* _Work to do_
Copy all of the material word for word, except for the pictures.

* _Supplied material_
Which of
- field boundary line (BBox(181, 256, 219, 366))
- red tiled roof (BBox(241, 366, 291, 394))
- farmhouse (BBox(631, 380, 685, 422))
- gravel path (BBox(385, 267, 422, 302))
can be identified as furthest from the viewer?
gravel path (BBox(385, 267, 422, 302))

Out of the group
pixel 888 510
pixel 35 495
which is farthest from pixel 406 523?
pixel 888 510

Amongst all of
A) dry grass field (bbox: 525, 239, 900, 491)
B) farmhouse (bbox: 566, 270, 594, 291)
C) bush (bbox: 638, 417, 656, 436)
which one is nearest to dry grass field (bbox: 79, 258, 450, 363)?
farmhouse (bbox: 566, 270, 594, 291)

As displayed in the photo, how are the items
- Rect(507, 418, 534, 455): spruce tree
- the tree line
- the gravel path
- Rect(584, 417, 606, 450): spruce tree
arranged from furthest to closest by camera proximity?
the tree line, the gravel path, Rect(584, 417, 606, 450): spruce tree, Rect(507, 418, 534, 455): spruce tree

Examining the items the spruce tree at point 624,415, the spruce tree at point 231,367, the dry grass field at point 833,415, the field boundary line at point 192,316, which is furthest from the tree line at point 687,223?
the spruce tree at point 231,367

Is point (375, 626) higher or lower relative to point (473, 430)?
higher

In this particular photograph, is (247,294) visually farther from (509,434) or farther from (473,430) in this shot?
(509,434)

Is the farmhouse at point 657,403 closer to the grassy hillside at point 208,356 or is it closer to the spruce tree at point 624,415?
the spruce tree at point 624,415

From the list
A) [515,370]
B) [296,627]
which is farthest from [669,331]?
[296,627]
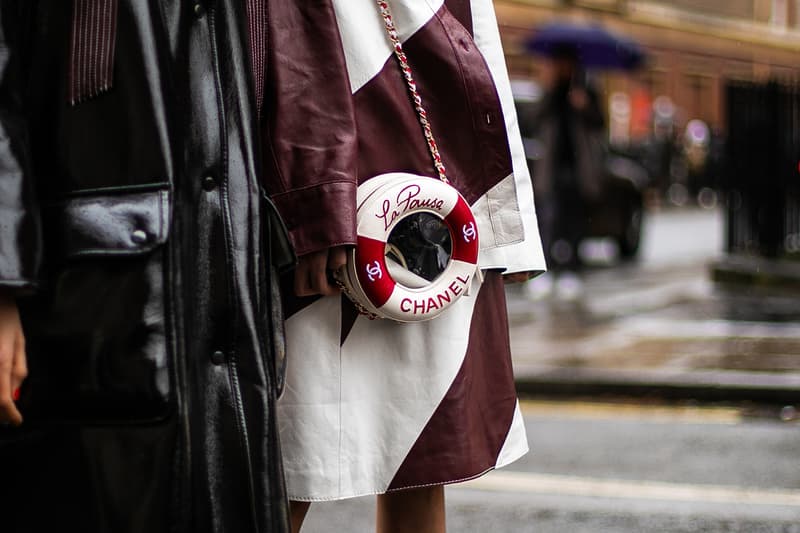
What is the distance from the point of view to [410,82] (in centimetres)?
190

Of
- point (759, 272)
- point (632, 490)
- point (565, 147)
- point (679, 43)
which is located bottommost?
point (632, 490)

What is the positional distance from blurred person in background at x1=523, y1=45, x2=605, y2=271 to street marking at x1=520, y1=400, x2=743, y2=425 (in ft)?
13.9

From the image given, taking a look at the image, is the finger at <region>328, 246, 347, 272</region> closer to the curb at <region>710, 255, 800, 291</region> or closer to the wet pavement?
the wet pavement

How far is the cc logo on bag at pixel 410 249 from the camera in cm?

* _Full response_
Which of
- field boundary line (BBox(181, 256, 219, 366))
- red tiled roof (BBox(241, 366, 291, 394))
- farmhouse (BBox(631, 380, 685, 422))
- gravel path (BBox(385, 267, 422, 302))
can be identified as furthest from the viewer?
gravel path (BBox(385, 267, 422, 302))

Out of the group
pixel 888 510
pixel 35 495
which is farthest from pixel 406 523?
pixel 888 510

Amongst all of
A) dry grass field (bbox: 525, 239, 900, 491)
B) farmhouse (bbox: 566, 270, 594, 291)
C) bush (bbox: 638, 417, 656, 436)
which one is nearest to dry grass field (bbox: 79, 258, 450, 363)?
farmhouse (bbox: 566, 270, 594, 291)

As displayed in the photo, how are the items
- Rect(507, 418, 534, 455): spruce tree
- the tree line
- the gravel path
- Rect(584, 417, 606, 450): spruce tree
arranged from furthest to closest by camera proximity?
the tree line, the gravel path, Rect(584, 417, 606, 450): spruce tree, Rect(507, 418, 534, 455): spruce tree

Examining the items the spruce tree at point 624,415, the spruce tree at point 231,367, the dry grass field at point 833,415, the field boundary line at point 192,316, which is furthest from the tree line at point 687,223?
the spruce tree at point 231,367

Is point (375, 626) higher or lower relative to point (473, 430)?
higher

In this particular photograph, is (247,294) visually farther from (509,434) or farther from (473,430) in this shot?
(509,434)

Is the farmhouse at point 657,403 closer to the grassy hillside at point 208,356 or is it closer to the spruce tree at point 624,415?
the spruce tree at point 624,415

From the list
A) [515,370]
B) [296,627]
which is farthest from [669,331]?
[296,627]
What is the distance from the point of view to [410,82] (in centimetres)?
190

Of
- point (759, 272)
- point (632, 490)
- point (565, 147)
- point (679, 43)
which is located bottommost?
point (632, 490)

What is the positional distance from blurred person in background at x1=523, y1=45, x2=605, y2=271 to street marking at x1=520, y1=400, x2=743, y2=425 (in ft)?
13.9

From the image given, taking a look at the image, is the finger at <region>328, 246, 347, 272</region> closer to the curb at <region>710, 255, 800, 291</region> or closer to the wet pavement?
the wet pavement

How far is the cc logo on bag at pixel 410 249 from the camera in cm?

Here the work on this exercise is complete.